The Peregrine Gaming Glove is an intriguing product. Some thoughts.
Use key sequences to be able to type any key. Assuming 40 buttons, then 1600 two-key sequences. This will require OS assistance.
Two handed use with right-handed Frogpad.
Glove on one hand, typing into smartphone held in the other. No Bluetooth, but perhaps some hack with USB OTG.
As an interface for an electronic musical instrument.
Several open questions: Is it technically possible to type chords, i.e., for example, ring finger on palm, thumb to index finger simultaneously? What is the behavior when the glove detects a chord?
What is the required delay between consecutive keypresses? How many milliseconds of electrical contact are required to register a key press? Alternating the thumb between two adjacent fingers could achieve tremendously fast keystrokes, perhaps like binary. However, too low a timing threshold probably causes electrical bouncing, where a single press registers multiple contacts.
How precisely in time can a user push a key, and precisely release a key? This will matter for the musical instrument, but also probably matters in games. Part of the difficulty is the hand and flesh is soft and squishy.
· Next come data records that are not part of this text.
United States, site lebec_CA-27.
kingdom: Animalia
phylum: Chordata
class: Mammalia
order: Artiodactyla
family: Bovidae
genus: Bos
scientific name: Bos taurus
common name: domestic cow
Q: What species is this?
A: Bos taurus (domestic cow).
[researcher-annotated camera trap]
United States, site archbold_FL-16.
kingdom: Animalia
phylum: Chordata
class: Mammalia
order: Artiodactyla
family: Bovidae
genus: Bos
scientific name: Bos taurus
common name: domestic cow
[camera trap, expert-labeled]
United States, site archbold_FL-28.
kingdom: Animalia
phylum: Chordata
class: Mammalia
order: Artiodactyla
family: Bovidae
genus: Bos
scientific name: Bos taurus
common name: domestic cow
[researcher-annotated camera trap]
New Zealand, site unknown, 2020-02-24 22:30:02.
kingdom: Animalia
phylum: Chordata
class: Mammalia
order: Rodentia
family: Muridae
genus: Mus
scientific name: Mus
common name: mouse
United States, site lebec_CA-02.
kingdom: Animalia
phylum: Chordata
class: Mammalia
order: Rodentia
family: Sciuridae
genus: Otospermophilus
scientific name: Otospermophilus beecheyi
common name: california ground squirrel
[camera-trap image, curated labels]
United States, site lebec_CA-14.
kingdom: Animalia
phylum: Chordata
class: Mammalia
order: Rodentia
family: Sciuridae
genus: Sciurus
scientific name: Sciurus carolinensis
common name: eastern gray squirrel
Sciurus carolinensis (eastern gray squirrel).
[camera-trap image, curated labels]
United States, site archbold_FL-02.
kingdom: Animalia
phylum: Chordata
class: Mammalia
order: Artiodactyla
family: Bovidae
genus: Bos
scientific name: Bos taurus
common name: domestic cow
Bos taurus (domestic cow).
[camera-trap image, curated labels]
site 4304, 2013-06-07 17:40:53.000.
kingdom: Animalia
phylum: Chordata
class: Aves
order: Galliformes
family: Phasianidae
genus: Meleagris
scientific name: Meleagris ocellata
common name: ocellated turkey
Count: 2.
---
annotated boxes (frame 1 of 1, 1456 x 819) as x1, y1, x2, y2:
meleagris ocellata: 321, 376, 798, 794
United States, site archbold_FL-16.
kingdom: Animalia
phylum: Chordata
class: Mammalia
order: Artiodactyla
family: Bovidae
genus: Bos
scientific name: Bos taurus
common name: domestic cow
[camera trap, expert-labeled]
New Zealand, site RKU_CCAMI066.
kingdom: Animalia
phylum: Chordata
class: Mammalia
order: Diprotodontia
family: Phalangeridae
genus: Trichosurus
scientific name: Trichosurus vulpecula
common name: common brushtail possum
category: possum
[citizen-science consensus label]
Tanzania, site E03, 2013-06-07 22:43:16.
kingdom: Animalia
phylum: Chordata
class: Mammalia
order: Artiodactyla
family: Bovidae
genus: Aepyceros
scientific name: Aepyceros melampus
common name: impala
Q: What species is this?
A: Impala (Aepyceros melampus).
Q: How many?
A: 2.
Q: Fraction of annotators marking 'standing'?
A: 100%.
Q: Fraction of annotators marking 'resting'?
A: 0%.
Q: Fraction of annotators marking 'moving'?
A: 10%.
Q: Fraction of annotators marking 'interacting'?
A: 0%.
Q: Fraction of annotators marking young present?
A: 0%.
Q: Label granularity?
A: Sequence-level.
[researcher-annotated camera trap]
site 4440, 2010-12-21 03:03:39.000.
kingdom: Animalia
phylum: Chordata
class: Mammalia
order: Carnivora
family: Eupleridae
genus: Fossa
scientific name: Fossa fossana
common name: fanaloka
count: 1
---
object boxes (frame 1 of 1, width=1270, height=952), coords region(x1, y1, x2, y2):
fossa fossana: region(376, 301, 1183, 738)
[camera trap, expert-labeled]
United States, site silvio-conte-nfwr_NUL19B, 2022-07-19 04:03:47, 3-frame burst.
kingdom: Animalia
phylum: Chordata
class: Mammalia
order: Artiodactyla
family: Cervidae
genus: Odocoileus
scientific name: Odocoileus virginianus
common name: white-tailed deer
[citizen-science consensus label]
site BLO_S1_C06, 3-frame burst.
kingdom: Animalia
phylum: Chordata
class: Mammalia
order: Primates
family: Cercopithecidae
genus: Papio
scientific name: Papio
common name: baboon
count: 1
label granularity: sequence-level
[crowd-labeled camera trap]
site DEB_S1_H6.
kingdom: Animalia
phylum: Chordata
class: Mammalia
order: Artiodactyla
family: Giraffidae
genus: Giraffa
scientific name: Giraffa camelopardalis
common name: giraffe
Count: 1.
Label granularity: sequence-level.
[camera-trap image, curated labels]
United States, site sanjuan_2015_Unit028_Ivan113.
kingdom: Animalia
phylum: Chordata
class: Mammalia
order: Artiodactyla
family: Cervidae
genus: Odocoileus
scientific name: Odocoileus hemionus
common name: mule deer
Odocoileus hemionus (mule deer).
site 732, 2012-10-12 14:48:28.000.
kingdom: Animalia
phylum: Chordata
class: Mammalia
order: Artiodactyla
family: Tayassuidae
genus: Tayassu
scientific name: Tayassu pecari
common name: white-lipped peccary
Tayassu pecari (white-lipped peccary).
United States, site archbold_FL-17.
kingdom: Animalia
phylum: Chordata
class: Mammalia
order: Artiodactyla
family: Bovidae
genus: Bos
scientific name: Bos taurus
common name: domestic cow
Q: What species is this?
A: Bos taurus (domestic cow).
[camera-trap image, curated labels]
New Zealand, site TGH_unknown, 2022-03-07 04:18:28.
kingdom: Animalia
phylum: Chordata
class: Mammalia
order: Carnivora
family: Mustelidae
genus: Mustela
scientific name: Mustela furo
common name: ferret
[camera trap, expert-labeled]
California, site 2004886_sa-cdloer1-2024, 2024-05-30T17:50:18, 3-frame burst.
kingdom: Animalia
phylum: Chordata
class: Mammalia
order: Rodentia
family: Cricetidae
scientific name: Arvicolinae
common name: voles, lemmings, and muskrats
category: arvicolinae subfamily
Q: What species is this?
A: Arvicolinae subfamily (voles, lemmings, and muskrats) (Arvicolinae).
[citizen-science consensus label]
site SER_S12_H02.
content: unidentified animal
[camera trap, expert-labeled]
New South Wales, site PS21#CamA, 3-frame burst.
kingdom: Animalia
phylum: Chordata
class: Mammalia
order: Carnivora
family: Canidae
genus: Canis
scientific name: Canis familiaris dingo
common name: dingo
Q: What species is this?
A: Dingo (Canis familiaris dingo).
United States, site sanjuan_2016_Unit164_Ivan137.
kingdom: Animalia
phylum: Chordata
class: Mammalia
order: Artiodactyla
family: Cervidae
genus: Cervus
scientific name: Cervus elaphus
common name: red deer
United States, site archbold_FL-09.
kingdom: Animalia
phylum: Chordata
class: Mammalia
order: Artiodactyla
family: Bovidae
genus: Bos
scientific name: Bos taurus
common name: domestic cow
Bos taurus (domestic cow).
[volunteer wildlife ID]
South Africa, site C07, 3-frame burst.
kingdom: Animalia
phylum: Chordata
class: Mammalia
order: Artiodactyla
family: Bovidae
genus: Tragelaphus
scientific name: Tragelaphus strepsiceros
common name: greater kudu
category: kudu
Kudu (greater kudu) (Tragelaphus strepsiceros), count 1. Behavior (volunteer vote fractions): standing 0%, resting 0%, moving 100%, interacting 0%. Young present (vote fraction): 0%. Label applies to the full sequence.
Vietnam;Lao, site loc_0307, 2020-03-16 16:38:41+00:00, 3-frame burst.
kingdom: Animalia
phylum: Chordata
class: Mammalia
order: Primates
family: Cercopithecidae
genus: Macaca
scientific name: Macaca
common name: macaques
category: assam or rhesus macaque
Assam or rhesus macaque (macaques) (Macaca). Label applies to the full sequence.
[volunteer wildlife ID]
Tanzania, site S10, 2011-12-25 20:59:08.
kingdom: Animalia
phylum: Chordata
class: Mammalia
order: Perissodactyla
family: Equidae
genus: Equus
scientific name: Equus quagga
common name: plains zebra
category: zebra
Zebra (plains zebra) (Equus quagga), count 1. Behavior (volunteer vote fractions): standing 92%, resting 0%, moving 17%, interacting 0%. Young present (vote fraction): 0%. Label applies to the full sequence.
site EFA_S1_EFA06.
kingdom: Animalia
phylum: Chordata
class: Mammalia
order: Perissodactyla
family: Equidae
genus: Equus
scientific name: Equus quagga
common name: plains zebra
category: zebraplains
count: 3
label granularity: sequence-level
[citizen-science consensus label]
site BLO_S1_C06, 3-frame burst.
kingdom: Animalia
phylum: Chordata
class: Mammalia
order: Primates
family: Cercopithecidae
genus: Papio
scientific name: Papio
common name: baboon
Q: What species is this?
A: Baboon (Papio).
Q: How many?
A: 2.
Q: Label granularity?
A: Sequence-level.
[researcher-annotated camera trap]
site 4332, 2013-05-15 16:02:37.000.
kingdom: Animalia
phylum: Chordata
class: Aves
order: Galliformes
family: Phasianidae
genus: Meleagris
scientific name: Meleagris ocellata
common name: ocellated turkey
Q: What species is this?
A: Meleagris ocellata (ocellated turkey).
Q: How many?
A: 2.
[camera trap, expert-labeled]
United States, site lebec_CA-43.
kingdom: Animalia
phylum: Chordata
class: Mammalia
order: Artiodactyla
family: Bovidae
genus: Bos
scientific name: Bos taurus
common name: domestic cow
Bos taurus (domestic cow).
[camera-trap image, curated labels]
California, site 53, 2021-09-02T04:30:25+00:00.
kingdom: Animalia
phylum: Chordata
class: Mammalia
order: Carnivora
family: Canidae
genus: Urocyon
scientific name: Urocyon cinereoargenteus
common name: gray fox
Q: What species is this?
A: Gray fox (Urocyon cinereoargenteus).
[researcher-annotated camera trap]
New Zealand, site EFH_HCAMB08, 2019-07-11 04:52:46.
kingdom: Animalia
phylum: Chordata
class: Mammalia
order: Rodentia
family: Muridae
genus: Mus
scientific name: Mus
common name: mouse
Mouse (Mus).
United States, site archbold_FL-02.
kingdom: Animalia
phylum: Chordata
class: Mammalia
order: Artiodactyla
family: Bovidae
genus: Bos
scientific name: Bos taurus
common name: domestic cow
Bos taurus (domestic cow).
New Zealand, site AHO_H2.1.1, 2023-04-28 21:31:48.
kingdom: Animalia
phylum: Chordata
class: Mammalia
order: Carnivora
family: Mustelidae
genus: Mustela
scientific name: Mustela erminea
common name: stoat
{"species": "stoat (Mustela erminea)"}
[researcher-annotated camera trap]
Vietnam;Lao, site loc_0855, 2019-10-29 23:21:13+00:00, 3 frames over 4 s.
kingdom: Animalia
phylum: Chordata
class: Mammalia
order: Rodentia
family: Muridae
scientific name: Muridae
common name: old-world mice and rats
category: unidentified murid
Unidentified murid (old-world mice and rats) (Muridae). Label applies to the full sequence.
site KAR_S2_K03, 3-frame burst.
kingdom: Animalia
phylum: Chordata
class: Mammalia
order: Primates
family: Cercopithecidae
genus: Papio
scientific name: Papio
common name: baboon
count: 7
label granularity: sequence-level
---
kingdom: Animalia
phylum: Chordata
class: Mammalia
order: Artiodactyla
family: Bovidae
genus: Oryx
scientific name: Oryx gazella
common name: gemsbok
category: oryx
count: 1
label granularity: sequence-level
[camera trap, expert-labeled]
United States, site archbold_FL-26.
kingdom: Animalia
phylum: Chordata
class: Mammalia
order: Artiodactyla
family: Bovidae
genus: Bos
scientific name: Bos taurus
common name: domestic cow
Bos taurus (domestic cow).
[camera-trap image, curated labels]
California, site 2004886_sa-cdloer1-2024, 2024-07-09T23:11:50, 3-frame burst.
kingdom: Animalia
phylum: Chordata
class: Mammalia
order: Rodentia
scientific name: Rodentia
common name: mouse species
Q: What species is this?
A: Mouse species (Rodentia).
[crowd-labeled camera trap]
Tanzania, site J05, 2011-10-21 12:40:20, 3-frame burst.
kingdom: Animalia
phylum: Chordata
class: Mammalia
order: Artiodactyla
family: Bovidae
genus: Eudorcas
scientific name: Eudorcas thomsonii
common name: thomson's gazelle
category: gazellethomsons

They should open up the source code to the glove keymapping software. It would allowing for porting to operating systems. And applications which "live" reprogram the glove, perhaps automatically detecting which actions the user does frequently and offering to provide a hotkey for it. And allows the glove to work with small wearable computers, which often run operating systems other than Windows, and may not even have a display.